Nas respectivas alegações, a Recorrente formulou as conclusões que seguidamente se reproduzem: A. O tribunal recorrido veio indeferir o requerimento para produção de prova testemunhal “[…] por se afigurar desnecessária ou impertinente”.

  1. E indeferiu o pedido de suspensão de eficácia da deliberação da Câmara Municipal de Tomar de 19.08.2019, pela qual se determinou o exercício do direito de reversão do lote …..

    do Parque Empresarial de Tomar, por entender não se verificarem os pressupostos de que a lei faz depender a concessão de providências cautelares.

  2. Para tanto, o tribunal recorrido formou a sua convicção “com base no acordo das partes, apurado mediante a posição por si assumida nos respetivos articulados, bem como com base no teor dos documentos juntos aos autos, todos indicados por referência a cada concreto ponto da matéria.” D. Não se conformando, o Recorrente interpôs o presente recurso, por considerar, com o devido respeito, que andou mal o tribunal a quo, (i) ao indeferir os requerimentos para produção de prova e, na sentença recorrida, (ii) ao concluir pela “falta de verificação de que a mesma (a requerente, aqui recorrente) seja legítima titular do direito de superfície sobre o lote, cuja reversão se determinou pela deliberação suspendenda”.

  3. O tribunal a quo afirmou “[…] com clareza inexistir “aparência de bom direito”, tal como requisitado pela norma contida no art. 120.º do CPTA.
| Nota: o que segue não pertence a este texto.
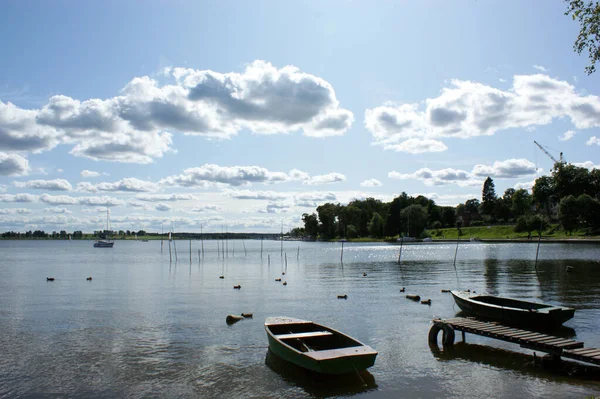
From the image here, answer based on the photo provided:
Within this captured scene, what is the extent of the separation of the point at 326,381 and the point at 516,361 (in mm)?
8511

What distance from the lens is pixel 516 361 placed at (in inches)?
800

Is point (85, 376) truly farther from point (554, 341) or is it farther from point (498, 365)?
point (554, 341)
    ”, concluindo pela improcedência “[…] sem necessidade de outras considerações, (d)o presente processo cautelar.

    ”.

  4. Para o indeferimento do requerimento probatório, o tribunal recorrido embora tenha apresentado algumas razões que motivaram o indeferimento, a fundamentação revelou‐se parca e manifestamente insuficiente, não permitindo à Recorrente perceber, de forma clara, e em que medida foi considerada “a desnecessidade ou impertinência” da prova requerida.

  5. Pelo tribunal recorrido foi violado o dever de fundamentação, ao qual se encontra adstrito nos termos do artigo 154.º do CPC.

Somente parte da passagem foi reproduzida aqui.